Leider klappt das „Blindnavigieren“ trotzdem eher mäßig, weil die
Signale zu früh kommen, an der Ausfahrt selbst tut sich dann nichts
mehr. Irritiert mussten die Tester doch immer wieder auf die Uhr
schauen.
Wasser und Kratzer sind kein Problem
Alle
geprüften Apple Watches bestanden den Beregnungstest, sind also
wasserfest. Allerdings empfiehlt sie Apple nicht zum Schwimmen oder gar
Tauchen. Die Uhrendisplays sind kratzfester als die Displays von
Smartphones. Mit einem speziellen Diamantstift rückten die Tester den
Uhren zu Leibe, danach hatte das Displayglas der Apple Watch aus
Edelstahl weniger Kratzer als das der Apple Watch Sport. Dafür fallen
Kratzer auf der Aluminium-Oberfläche des Sport-Modells weniger auf.

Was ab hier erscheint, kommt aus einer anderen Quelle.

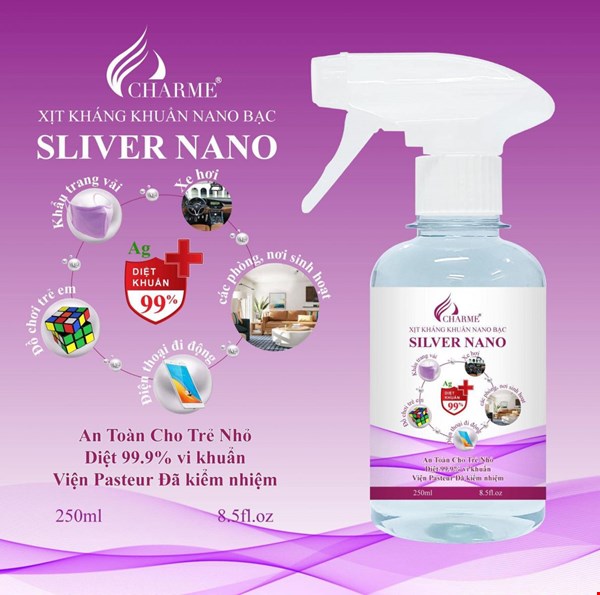 Xịt kháng khuẩn nano bạc Charme Silver Nano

Beim Autofahren bisher nicht verboten
Im
Auto ist die Uhr praktisch, aber darf
sie dort während der Fahrt
genutzt werden? Der einschlägige Paragraf der Straßenverkehrsordnung (§
23) würde es erlauben. Dort steht: Autofahrer dürfen „ein Mobil- oder
Autotelefon“ nicht benutzen, wenn hierfür das Mobiltelefon oder der
Hörer des Autotelefons „aufgenommen oder gehalten“ werden muss. Selbst
wenn die Apple Watch juristisch ein Telefon wäre – sie wird beim
Benutzen in der Regel nicht „gehalten“. Sie hängt ja am Handgelenk.
Aber: Ist der Fahrer durch die Uhr abgelenkt und es kommt zu einem
Unfall mit Verletzten, macht er sich womöglich einer fahr
lässigen
Körperverletzung oder Tötung schuldig.
Fazit: Viel Geld für wenig Mehrwert
Die
Apple Watch ist ein nettes Spielzeug für Technikfans, die Nachrichten
sofort am Mann oder an der Frau haben wollen. Für die breite Masse kann
die Uhr zu wenig und ist zu teuer. Die Apple Watch funktioniert, ist
aber ohne iPhone fast unbrauchbar und bietet kaum Mehrwert.